Auch in chinesischen Rechtstexten spiegeln Begriffe oft konfuzianische Prinzipien, lokale Verwaltungspraktiken und sprachliche Mehrdeutigkeiten wider, die sowohl juristische als auch kulturelle Kenntnisse erfordern. Maschinen sind für die Bewältigung dieser vielschichtigen Komplexität schlecht gerüstet.

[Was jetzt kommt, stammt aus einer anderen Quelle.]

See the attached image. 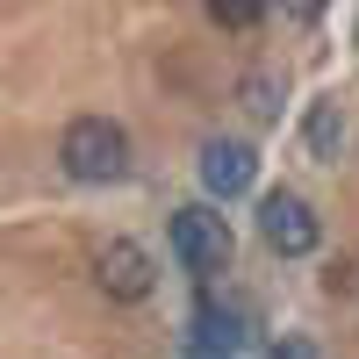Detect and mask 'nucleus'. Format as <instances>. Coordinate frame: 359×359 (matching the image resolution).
Wrapping results in <instances>:
<instances>
[{"mask_svg":"<svg viewBox=\"0 0 359 359\" xmlns=\"http://www.w3.org/2000/svg\"><path fill=\"white\" fill-rule=\"evenodd\" d=\"M309 144H316V158H338V101H316V115H309Z\"/></svg>","mask_w":359,"mask_h":359,"instance_id":"7","label":"nucleus"},{"mask_svg":"<svg viewBox=\"0 0 359 359\" xmlns=\"http://www.w3.org/2000/svg\"><path fill=\"white\" fill-rule=\"evenodd\" d=\"M245 101H252L259 123H266V115H280V108H273V86H266V79H252V86H245Z\"/></svg>","mask_w":359,"mask_h":359,"instance_id":"9","label":"nucleus"},{"mask_svg":"<svg viewBox=\"0 0 359 359\" xmlns=\"http://www.w3.org/2000/svg\"><path fill=\"white\" fill-rule=\"evenodd\" d=\"M94 280H101V294H115V302H144L151 280H158V266H151V252H144V245L115 237V245L94 259Z\"/></svg>","mask_w":359,"mask_h":359,"instance_id":"4","label":"nucleus"},{"mask_svg":"<svg viewBox=\"0 0 359 359\" xmlns=\"http://www.w3.org/2000/svg\"><path fill=\"white\" fill-rule=\"evenodd\" d=\"M237 331H245V323H237V316H223V309H201V316H194V345H201V352L237 345Z\"/></svg>","mask_w":359,"mask_h":359,"instance_id":"6","label":"nucleus"},{"mask_svg":"<svg viewBox=\"0 0 359 359\" xmlns=\"http://www.w3.org/2000/svg\"><path fill=\"white\" fill-rule=\"evenodd\" d=\"M172 259L187 273H216L230 259V223H216V208H172Z\"/></svg>","mask_w":359,"mask_h":359,"instance_id":"2","label":"nucleus"},{"mask_svg":"<svg viewBox=\"0 0 359 359\" xmlns=\"http://www.w3.org/2000/svg\"><path fill=\"white\" fill-rule=\"evenodd\" d=\"M273 359H316V352H309L302 338H287V345H273Z\"/></svg>","mask_w":359,"mask_h":359,"instance_id":"10","label":"nucleus"},{"mask_svg":"<svg viewBox=\"0 0 359 359\" xmlns=\"http://www.w3.org/2000/svg\"><path fill=\"white\" fill-rule=\"evenodd\" d=\"M259 230H266V245H273V252H287V259H302V252H316V208L302 201V194H266L259 201Z\"/></svg>","mask_w":359,"mask_h":359,"instance_id":"3","label":"nucleus"},{"mask_svg":"<svg viewBox=\"0 0 359 359\" xmlns=\"http://www.w3.org/2000/svg\"><path fill=\"white\" fill-rule=\"evenodd\" d=\"M65 172L86 180V187L123 180V172H130V137H123V123H108V115H79V123L65 130Z\"/></svg>","mask_w":359,"mask_h":359,"instance_id":"1","label":"nucleus"},{"mask_svg":"<svg viewBox=\"0 0 359 359\" xmlns=\"http://www.w3.org/2000/svg\"><path fill=\"white\" fill-rule=\"evenodd\" d=\"M252 172H259L252 144H237V137H208V144H201V180H208V194H245Z\"/></svg>","mask_w":359,"mask_h":359,"instance_id":"5","label":"nucleus"},{"mask_svg":"<svg viewBox=\"0 0 359 359\" xmlns=\"http://www.w3.org/2000/svg\"><path fill=\"white\" fill-rule=\"evenodd\" d=\"M266 8H252V0H216V8H208V22H223V29H252Z\"/></svg>","mask_w":359,"mask_h":359,"instance_id":"8","label":"nucleus"}]
</instances>
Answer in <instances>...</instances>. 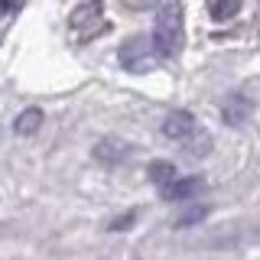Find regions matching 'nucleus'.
I'll list each match as a JSON object with an SVG mask.
<instances>
[{
    "instance_id": "8",
    "label": "nucleus",
    "mask_w": 260,
    "mask_h": 260,
    "mask_svg": "<svg viewBox=\"0 0 260 260\" xmlns=\"http://www.w3.org/2000/svg\"><path fill=\"white\" fill-rule=\"evenodd\" d=\"M39 127H43V111H39V108H26V111L20 114V117L13 120V130H16L20 137H29V134H36Z\"/></svg>"
},
{
    "instance_id": "5",
    "label": "nucleus",
    "mask_w": 260,
    "mask_h": 260,
    "mask_svg": "<svg viewBox=\"0 0 260 260\" xmlns=\"http://www.w3.org/2000/svg\"><path fill=\"white\" fill-rule=\"evenodd\" d=\"M162 134L169 137V140H189L195 137V117L189 111H169L166 120H162Z\"/></svg>"
},
{
    "instance_id": "10",
    "label": "nucleus",
    "mask_w": 260,
    "mask_h": 260,
    "mask_svg": "<svg viewBox=\"0 0 260 260\" xmlns=\"http://www.w3.org/2000/svg\"><path fill=\"white\" fill-rule=\"evenodd\" d=\"M205 218H208V205H192V208H185L182 215L176 218V228H192V224L205 221Z\"/></svg>"
},
{
    "instance_id": "4",
    "label": "nucleus",
    "mask_w": 260,
    "mask_h": 260,
    "mask_svg": "<svg viewBox=\"0 0 260 260\" xmlns=\"http://www.w3.org/2000/svg\"><path fill=\"white\" fill-rule=\"evenodd\" d=\"M130 153H134V146H130V143L117 140V137H104V140L94 143V153H91V156L98 162H104V166H120V162L130 159Z\"/></svg>"
},
{
    "instance_id": "2",
    "label": "nucleus",
    "mask_w": 260,
    "mask_h": 260,
    "mask_svg": "<svg viewBox=\"0 0 260 260\" xmlns=\"http://www.w3.org/2000/svg\"><path fill=\"white\" fill-rule=\"evenodd\" d=\"M156 43H153V36H130L124 46H120L117 59L120 65L130 72V75H146V72L156 69Z\"/></svg>"
},
{
    "instance_id": "7",
    "label": "nucleus",
    "mask_w": 260,
    "mask_h": 260,
    "mask_svg": "<svg viewBox=\"0 0 260 260\" xmlns=\"http://www.w3.org/2000/svg\"><path fill=\"white\" fill-rule=\"evenodd\" d=\"M202 179L199 176H185V179H173V182L162 189V199H169V202H182V199H189V195H195V192H202Z\"/></svg>"
},
{
    "instance_id": "9",
    "label": "nucleus",
    "mask_w": 260,
    "mask_h": 260,
    "mask_svg": "<svg viewBox=\"0 0 260 260\" xmlns=\"http://www.w3.org/2000/svg\"><path fill=\"white\" fill-rule=\"evenodd\" d=\"M150 179H153V185H159V192H162L176 179V166H173V162H153V166H150Z\"/></svg>"
},
{
    "instance_id": "12",
    "label": "nucleus",
    "mask_w": 260,
    "mask_h": 260,
    "mask_svg": "<svg viewBox=\"0 0 260 260\" xmlns=\"http://www.w3.org/2000/svg\"><path fill=\"white\" fill-rule=\"evenodd\" d=\"M130 224H134V215H124V218H117L111 228H114V231H120V228H130Z\"/></svg>"
},
{
    "instance_id": "3",
    "label": "nucleus",
    "mask_w": 260,
    "mask_h": 260,
    "mask_svg": "<svg viewBox=\"0 0 260 260\" xmlns=\"http://www.w3.org/2000/svg\"><path fill=\"white\" fill-rule=\"evenodd\" d=\"M104 26H108V20H104V4L101 0H85V4H78L75 10L69 13V32H72V39H78V43L94 39Z\"/></svg>"
},
{
    "instance_id": "13",
    "label": "nucleus",
    "mask_w": 260,
    "mask_h": 260,
    "mask_svg": "<svg viewBox=\"0 0 260 260\" xmlns=\"http://www.w3.org/2000/svg\"><path fill=\"white\" fill-rule=\"evenodd\" d=\"M13 7H16V0H4V10H7V13H10Z\"/></svg>"
},
{
    "instance_id": "6",
    "label": "nucleus",
    "mask_w": 260,
    "mask_h": 260,
    "mask_svg": "<svg viewBox=\"0 0 260 260\" xmlns=\"http://www.w3.org/2000/svg\"><path fill=\"white\" fill-rule=\"evenodd\" d=\"M254 117V101L250 98H228V104H224V111H221V120L228 127H241V124H247V120Z\"/></svg>"
},
{
    "instance_id": "11",
    "label": "nucleus",
    "mask_w": 260,
    "mask_h": 260,
    "mask_svg": "<svg viewBox=\"0 0 260 260\" xmlns=\"http://www.w3.org/2000/svg\"><path fill=\"white\" fill-rule=\"evenodd\" d=\"M238 10H241V0H211L208 4V13L215 20H228V16H234Z\"/></svg>"
},
{
    "instance_id": "1",
    "label": "nucleus",
    "mask_w": 260,
    "mask_h": 260,
    "mask_svg": "<svg viewBox=\"0 0 260 260\" xmlns=\"http://www.w3.org/2000/svg\"><path fill=\"white\" fill-rule=\"evenodd\" d=\"M153 43H156L159 59H176V55L182 52V43H185L182 10H179V4H173V0L156 13V23H153Z\"/></svg>"
}]
</instances>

Verzerrung und Einschränkungen der Trainingsdaten
Maschinelle Übersetzungssysteme sind nur so gut wie die Daten, mit denen sie trainiert werden. Viele NMT-Systeme werden mit allgemeinen zweisprachigen Korpora trainiert, die möglicherweise nicht genügend Beispiele hochwertiger chinesischer Kulturtexte enthalten. Daher können sie bei der Übersetzung traditioneller Literatur, historischer Essays oder klassischer Philosophie unterdurchschnittliche Ergebnisse liefern.
Darüber hinaus können Trainingsdaten bestehende Vorurteile oder falsche Übersetzungen verstärken, insbesondere wenn nicht-native oder schlecht übersetzte Inhalte als Eingabe verwendet werden.
Die unersetzliche Rolle menschlicher Übersetzer
Trotz dieser Einschränkungen kann maschinelle Übersetzung ein nützliches Werkzeug für die Erstellung von Rohentwürfen oder zur Unterstützung des grundlegenden Verständnisses sein. Wenn es jedoch darum geht, chinesische kulturelle Inhalte präzise und elegant zu übersetzen, sind menschliche Übersetzer unersetzlich.
Ein guter Übersetzer ist nicht nur zweisprachig, sondern auch bikulturell. Er muss Bedeutung, Absicht, Ton und kulturellen Subtext interpretieren und gleichzeitig die Botschaft an die Zielgruppe anpassen. Dieser Prozess ist von Natur aus kreativ, kontextsensitiv und basiert auf Empathie – Eigenschaften, die bisher keine Maschine nachbilden kann.
Die maschinelle Übersetzung hat in den letzten Jahren bemerkenswerte Fortschritte gemacht und den Zugriff auf mehrsprachige Inhalte grundlegend verändert. Ihre Anwendung auf chinesische Kulturinhalte bleibt jedoch mit Herausforderungen verbunden. Von idiomatischen Ausdrücken und literarischen Nuancen bis hin zu kontextuellen Feinheiten und fachspezifischem Wissen geht kulturelle Tiefe bei der algorithmischen Vereinfachung oft verloren.
Für Institutionen, Verlage und Organisationen, die die chinesische Kultur mit der Welt teilen möchten, ist es unzureichend und riskant, sich ausschließlich auf maschinelle Übersetzung zu verlassen. Stattdessen ist ein kollaboratives Modell, das menschliche Expertise mit maschineller Effizienz verbindet, der vielversprechendste Weg – ein Modell, das den Reichtum des chinesischen Erbes respektiert und seine authentische Weitergabe über Sprachen und Kulturen hinweg sicherstellt.